In 1960, the criminal trial of a man who lived beside the Reformatory gave rise to concerns about the supervision of the boys and to enquiries by the Department. Patrick O’Reilly 31 was found not guilty on charges of buggery, attempted buggery and indecent assault, but was convicted of assisting in an escape from the Reformatory and harbouring an escapee. He was given a two-month suspended sentence. An outstanding charge of indecent assault was not proceeded with by the State.
When he was on remand in Mountjoy, he asked the Governor of the prison to allow him to speak to a Garda about events that he alleged had occurred whilst he was in Daingean. He told the Garda that a lay teacher, Mr Murphy,33 often took a group of boys down to the canal for swimming when the weather was fine, and that Mr O’Reilly befriended the teacher, who allowed the boys to visit the man’s house. This continued throughout that summer.
The boy alleged that the man sexually abused him and other boys during these visits, on one of which he was given alcohol by Mr O’Reilly and claimed that he passed out and did not come to until the next morning. He absconded from Daingean and went to Mr O’Reilly’s house where, he alleged, Mr O’Reilly forced him to hide until Christmas. He was locked in during the day and subjected to sexual assaults at night. Eventually, he escaped by breaking down the door and ran away to Dublin, where he remained at large until his arrest a month later on house-breaking charges. Whether the boy was imprisoned, as he claimed, or stayed willingly in the house, there is no doubt that he was there for a time and ultimately made good his escape from the Reformatory, because the owner was convicted of harbouring him and assisting his escape.
On hearing this story, the Garda investigated further and questioned five boys. Their interviews were conducted in the presence of Br Jaime, the Prefect of Daingean. Some of these boys, who were aged between 15 and 16, alleged that Mr O’Reilly had exposed himself to them, and some of them said that they had exposed themselves in turn. The Garda also interviewed neighbours of Mr O’Reilly, who confirmed that the reformatory boys were often in the house and that the lay teacher would leave them there and then come back for them later.
The investigating Garda observed in his report to his Superintendent: The facts of this case disclose a certain amount of laxity in the disciplinary supervision of the inmates of the Reformatory. The Superior of the School has informed the local Sergeant that he was unaware of the boys habit of frequenting [O’Reilly’s] house ... It will be noted that on most, if not all, of the occasions in which the boys visited [O’Reilly’s] house, they were in charge of Mr. [Murphy], the Music Master ... It is not suggested that Mr. [Murphy] was in actual collusion with [O’Reilly] but it would appear that he displayed an attitude of indifference to the moral welfare of his charges.
When the trial was over, the matter was brought to the attention of the Department of Education, who requested in a memorandum of May 1960 that the Resident Manager be asked to comment on the circumstances under which the boys were allowed to gather in Mr O’Reilly’s house, ‘supervision was undoubtedly lax here’ and to establish whether there was any suspicion as to the teacher’s misconduct with the boys.
He then went on to make the revealing comment: In fact, a short time previously, [Brady] had been punished for breaking bounds and warned against going to [O’Reilly’s]. This punishment and warning was given to [Brady] by the Prefect, Bro. [Jaime]. Besides, [Brady] himself admitted to me that he had been in [O’Reilly’s].
The Resident Manager knew that Michael Brady had been punished for going to Mr O’Reilly’s on a previous occasion but it appears that the Gardaí were not informed about that; otherwise, Mr O’Reilly’s house would have been searched.

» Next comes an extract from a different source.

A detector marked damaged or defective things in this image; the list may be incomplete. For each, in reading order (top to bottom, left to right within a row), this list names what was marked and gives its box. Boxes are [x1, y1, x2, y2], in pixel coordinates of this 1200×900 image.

The Resident Manager actually gave the Gardaí an entirely different impression by telling the Sergeant that he was unaware of the boys’ habit of visiting the house. The Resident Manager undermined the possibility of prosecution of Mr O’Reilly by denigrating the boy in this case, in the full knowledge that the most serious allegations had been made by five other boys against this man. The circumstances in which a group of boys could visit this man’s house on numerous occasions over a period of five months, in the words of the contemporary comment of the investigating Garda, ‘displayed an attitude of indifference to the moral welfare’ of the boys in care. The Resident Manager’s readiness to dismiss complaints of serious misconduct in respect of boys in his care, which were under investigation by the Gardaí, indicated an irrational scepticism that cannot be ignored when considering how other reports of abuse might have been received. Notwithstanding the gravity of this episode involving: a criminal investigation in which boys and staff up to the Resident Manager were interviewed; a subsequent trial on indictment with a conviction on escape-related charges; and embarrassing and potentially damaging queries from the Department, no records of this appeared in the files of the Institution or the Congregation, and no information existed as to what was done for the other boys who were involved and who were still detained in the Reformatory.